> [Prompt]: Quote all of the entries word for word.
** Start **
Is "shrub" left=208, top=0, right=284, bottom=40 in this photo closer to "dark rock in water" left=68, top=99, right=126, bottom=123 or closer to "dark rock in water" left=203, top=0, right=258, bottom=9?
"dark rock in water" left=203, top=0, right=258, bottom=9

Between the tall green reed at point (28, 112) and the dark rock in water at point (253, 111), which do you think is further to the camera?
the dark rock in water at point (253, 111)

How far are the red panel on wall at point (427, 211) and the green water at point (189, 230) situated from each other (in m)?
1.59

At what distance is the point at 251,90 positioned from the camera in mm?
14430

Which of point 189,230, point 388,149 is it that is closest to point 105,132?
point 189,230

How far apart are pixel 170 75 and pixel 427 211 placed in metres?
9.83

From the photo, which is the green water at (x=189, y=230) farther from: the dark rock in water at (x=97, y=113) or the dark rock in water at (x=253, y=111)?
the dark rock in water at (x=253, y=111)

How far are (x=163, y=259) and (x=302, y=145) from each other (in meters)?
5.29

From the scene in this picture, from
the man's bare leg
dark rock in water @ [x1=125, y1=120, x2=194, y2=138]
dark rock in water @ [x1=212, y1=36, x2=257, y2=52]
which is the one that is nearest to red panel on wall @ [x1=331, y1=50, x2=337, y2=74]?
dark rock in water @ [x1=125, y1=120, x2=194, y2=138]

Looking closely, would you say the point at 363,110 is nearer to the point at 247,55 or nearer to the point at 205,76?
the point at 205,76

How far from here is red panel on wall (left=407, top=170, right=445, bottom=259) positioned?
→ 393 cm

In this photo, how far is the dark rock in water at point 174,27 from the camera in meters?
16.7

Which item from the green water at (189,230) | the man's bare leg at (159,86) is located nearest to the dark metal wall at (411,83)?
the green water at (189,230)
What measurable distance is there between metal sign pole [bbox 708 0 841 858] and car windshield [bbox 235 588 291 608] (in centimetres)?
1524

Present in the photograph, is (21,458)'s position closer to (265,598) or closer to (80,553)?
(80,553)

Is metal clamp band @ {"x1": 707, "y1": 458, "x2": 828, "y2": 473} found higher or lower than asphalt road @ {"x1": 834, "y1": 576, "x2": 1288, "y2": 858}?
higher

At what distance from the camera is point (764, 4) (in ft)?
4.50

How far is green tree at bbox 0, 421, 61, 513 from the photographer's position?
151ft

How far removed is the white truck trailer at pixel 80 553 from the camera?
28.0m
** End **
> [Solution to this exercise]:
Is "shrub" left=208, top=0, right=284, bottom=40 in this photo closer to "dark rock in water" left=68, top=99, right=126, bottom=123 or closer to "dark rock in water" left=203, top=0, right=258, bottom=9?
"dark rock in water" left=203, top=0, right=258, bottom=9

Between the tall green reed at point (28, 112) and the dark rock in water at point (253, 111), which do you think is further to the camera?
the dark rock in water at point (253, 111)

How far are the red panel on wall at point (427, 211) and the green water at point (189, 230) situated from each other (in m)?
1.59

At what distance is the point at 251,90 positioned from the camera in mm?
14430

Which of point 189,230, point 388,149 is it that is closest to point 105,132?
point 189,230

How far apart are pixel 170 75 and pixel 427 211 placed in metres?
9.83

From the photo, which is the green water at (x=189, y=230) farther from: the dark rock in water at (x=97, y=113) or the dark rock in water at (x=253, y=111)?
the dark rock in water at (x=253, y=111)

How far are (x=163, y=259) and (x=302, y=145) from each other (in meters)?
5.29

From the scene in this picture, from
the man's bare leg
dark rock in water @ [x1=125, y1=120, x2=194, y2=138]
dark rock in water @ [x1=212, y1=36, x2=257, y2=52]
which is the one that is nearest to red panel on wall @ [x1=331, y1=50, x2=337, y2=74]?
dark rock in water @ [x1=125, y1=120, x2=194, y2=138]

Looking closely, would you say the point at 363,110 is nearer to the point at 247,55 or nearer to the point at 205,76?
the point at 205,76

How far from here is red panel on wall (left=407, top=170, right=445, bottom=259) positioned?
→ 393 cm

In this photo, how far is the dark rock in water at point 174,27 from the camera in meters?
16.7

Which item from the green water at (189,230) | the man's bare leg at (159,86) is located nearest to the dark metal wall at (411,83)?
the green water at (189,230)
What measurable distance is there between metal sign pole [bbox 708 0 841 858] and car windshield [bbox 235 588 291 608] (in centimetres)?
1524

Present in the photograph, is (21,458)'s position closer to (265,598) or closer to (80,553)?
(80,553)

Is metal clamp band @ {"x1": 707, "y1": 458, "x2": 828, "y2": 473} found higher or lower than asphalt road @ {"x1": 834, "y1": 576, "x2": 1288, "y2": 858}?
higher

At what distance from the camera is point (764, 4) (in ft)?
4.50

How far is green tree at bbox 0, 421, 61, 513 from the photographer's position?
151ft

How far removed is the white truck trailer at pixel 80 553 from the camera?
28.0m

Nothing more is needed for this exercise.